EXCERPT TO READ:
Secrets Greater Than 32bytes?

fernet / fernet-rb

Delicious HMAC Digest(if) authentication and AES-128-CBC encryption

MIT License

89 stars 22 forks source link

Secrets Greater Than 32bytes? #27

Closed naaman closed 10 years ago

naaman commented 10 years ago

Why can't I use a secret greater than 32 bytes?

This works:

irb(main):003:0> Fernet.generate(SecureRandom.hex(16), 'hiyoooooo')
=> "gAAAAABTtH5LFC_63L4yiXBuXXXmdlpj5DZeWAYO9bgszi5thokVoy8jLS_hru0W6hT1VOfaWweYHh_QlFatpWnOtqz4sOPzHA=="

This doesn't???

irb(main):007:0> Fernet.generate(SecureRandom.hex(40), 'hiyoooooo')

INPUT DATA:
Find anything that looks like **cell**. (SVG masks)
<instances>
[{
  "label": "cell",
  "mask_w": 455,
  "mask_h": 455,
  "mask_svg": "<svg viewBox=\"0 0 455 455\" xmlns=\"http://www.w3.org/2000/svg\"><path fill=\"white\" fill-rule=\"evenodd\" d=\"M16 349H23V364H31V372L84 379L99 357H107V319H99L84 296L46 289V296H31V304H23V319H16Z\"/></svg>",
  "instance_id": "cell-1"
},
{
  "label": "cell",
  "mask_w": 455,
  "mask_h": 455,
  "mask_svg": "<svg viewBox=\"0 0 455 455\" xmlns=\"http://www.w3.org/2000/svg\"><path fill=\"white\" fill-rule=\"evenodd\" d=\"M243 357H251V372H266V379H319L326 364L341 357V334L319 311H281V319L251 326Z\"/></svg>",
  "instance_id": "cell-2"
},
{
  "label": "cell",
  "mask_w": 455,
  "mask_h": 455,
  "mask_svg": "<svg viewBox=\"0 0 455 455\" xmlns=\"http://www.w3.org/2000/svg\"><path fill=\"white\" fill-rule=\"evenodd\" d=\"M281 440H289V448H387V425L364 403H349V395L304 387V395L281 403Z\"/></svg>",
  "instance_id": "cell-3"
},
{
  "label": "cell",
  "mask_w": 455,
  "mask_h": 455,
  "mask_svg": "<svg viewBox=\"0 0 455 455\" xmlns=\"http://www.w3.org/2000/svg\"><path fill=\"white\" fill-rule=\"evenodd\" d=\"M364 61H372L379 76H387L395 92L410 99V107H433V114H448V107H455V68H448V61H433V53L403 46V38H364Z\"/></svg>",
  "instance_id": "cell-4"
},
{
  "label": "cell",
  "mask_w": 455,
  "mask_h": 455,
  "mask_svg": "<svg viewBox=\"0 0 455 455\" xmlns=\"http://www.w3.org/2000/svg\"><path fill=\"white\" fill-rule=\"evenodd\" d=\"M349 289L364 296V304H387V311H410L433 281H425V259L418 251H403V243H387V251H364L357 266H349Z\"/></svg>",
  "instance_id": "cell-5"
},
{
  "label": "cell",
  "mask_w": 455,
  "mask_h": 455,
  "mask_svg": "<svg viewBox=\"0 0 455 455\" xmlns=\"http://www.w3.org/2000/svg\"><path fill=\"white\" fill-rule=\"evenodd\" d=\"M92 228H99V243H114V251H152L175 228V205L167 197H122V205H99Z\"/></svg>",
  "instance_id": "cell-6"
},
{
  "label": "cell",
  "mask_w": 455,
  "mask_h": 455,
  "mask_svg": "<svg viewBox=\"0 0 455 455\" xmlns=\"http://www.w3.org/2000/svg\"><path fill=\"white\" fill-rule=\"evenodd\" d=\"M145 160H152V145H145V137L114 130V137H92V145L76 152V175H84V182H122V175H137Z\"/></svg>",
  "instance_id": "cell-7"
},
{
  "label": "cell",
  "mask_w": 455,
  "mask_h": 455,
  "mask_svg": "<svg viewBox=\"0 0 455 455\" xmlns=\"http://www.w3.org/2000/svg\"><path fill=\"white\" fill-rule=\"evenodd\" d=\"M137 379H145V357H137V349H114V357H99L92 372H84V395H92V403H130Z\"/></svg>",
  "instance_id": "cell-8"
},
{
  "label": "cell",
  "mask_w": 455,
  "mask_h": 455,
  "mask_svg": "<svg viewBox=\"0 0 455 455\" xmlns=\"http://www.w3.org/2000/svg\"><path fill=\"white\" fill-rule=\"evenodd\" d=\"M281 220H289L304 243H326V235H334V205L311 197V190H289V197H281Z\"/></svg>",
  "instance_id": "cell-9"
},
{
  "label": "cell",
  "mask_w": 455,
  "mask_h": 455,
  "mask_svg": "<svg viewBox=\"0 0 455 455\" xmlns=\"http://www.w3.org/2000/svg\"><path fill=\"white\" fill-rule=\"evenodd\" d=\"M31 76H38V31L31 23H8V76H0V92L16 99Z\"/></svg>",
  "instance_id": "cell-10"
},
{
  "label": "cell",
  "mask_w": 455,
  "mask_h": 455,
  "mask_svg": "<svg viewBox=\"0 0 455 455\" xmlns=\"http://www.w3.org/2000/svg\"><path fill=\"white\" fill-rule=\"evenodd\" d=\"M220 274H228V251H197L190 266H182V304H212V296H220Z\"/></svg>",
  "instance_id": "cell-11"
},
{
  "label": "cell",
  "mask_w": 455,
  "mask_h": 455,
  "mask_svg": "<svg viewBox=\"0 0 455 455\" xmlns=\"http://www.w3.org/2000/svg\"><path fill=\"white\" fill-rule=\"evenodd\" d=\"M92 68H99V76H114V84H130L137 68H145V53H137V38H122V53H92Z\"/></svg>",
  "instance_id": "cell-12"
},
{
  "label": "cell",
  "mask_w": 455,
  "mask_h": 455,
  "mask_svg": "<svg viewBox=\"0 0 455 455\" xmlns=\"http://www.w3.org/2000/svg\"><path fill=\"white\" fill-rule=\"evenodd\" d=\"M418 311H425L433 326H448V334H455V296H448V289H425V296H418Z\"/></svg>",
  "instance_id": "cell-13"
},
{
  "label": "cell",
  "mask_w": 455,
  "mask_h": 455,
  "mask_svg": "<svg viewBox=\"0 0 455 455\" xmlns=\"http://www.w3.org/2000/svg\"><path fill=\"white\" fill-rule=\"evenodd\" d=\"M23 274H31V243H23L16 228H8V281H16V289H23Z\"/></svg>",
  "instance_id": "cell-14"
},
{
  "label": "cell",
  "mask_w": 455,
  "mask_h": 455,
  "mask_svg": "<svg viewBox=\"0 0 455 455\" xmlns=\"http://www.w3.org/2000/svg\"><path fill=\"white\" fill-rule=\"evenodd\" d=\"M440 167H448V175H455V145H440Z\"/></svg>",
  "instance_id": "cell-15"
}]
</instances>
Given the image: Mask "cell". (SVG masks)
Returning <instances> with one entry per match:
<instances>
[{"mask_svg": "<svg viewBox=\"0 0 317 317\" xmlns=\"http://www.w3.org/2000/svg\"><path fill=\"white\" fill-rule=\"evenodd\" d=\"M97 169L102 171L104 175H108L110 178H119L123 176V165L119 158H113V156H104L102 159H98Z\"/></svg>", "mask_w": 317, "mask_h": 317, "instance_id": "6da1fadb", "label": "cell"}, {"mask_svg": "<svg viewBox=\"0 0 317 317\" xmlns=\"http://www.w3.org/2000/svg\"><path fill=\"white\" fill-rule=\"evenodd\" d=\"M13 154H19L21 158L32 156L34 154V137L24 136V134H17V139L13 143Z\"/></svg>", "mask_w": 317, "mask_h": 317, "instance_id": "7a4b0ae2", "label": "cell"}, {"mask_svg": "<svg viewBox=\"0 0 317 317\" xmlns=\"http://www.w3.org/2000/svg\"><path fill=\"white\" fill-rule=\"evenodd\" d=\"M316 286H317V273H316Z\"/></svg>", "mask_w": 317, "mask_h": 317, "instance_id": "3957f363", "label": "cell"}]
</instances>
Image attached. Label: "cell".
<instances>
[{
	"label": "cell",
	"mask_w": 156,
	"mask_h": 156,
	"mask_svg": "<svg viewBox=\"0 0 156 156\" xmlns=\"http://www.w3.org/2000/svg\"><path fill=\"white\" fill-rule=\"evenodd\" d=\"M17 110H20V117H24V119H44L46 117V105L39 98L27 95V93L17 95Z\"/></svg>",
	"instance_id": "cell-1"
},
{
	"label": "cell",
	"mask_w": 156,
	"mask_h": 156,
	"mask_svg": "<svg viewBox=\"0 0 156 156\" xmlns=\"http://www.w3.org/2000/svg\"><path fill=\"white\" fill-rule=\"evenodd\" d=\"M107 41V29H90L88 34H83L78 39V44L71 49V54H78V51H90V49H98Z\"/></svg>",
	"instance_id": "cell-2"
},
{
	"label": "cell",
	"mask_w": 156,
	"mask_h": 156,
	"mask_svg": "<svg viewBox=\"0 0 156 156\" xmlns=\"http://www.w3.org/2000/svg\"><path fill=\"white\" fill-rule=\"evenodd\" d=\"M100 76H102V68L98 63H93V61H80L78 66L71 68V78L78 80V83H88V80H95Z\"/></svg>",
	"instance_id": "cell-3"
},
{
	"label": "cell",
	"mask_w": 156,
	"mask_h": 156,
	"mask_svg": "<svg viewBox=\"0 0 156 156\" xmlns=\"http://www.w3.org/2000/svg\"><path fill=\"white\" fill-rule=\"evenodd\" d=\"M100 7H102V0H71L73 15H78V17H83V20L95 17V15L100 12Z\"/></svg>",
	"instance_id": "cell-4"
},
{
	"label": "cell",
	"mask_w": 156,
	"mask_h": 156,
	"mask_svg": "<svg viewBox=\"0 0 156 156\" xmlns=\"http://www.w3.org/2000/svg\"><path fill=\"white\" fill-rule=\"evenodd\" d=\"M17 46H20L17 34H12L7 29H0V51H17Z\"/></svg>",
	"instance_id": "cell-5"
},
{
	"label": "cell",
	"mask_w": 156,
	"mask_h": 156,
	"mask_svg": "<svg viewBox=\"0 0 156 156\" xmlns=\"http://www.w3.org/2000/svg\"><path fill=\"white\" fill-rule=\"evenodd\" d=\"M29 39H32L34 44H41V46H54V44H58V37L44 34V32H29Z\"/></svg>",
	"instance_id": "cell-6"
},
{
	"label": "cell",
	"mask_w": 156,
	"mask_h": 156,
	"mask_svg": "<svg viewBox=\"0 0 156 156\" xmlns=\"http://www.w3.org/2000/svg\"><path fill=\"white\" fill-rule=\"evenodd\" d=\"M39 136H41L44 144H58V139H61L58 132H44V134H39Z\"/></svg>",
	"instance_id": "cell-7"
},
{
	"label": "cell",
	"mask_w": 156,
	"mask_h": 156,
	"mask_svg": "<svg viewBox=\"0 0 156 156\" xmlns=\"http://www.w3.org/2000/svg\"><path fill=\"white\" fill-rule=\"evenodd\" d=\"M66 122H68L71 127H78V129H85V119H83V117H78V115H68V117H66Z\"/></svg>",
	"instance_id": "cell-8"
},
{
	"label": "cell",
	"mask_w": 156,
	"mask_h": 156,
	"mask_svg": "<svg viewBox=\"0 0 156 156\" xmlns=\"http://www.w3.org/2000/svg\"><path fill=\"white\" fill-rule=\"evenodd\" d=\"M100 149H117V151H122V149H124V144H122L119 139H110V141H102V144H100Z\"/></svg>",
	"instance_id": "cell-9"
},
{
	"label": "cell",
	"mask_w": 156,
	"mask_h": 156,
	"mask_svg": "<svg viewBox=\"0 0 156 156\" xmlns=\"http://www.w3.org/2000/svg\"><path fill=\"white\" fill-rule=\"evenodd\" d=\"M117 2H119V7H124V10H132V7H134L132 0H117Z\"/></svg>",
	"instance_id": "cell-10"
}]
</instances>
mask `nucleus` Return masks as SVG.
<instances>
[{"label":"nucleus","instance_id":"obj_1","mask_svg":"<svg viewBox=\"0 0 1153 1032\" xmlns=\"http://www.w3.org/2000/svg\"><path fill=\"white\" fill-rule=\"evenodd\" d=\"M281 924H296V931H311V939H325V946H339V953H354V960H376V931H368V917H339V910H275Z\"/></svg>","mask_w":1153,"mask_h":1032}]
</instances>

YOUR ASSIGNMENT:
Continue the Fernet secret-length thread from the point where it stops. The lines after the thread are not needed for anything here.

EXERCISE ANSWER:
Fernet::Secret::InvalidSecret: Secret must be 32 bytes, instead got 60

hgmnz commented 10 years ago

What's the use case for a larger key? We chose a key size required to cut it in half and use one part for HMAC signing and the other for encryption.

hgmnz commented 10 years ago

Gonna close this issue, reopen if you'd like to discuss.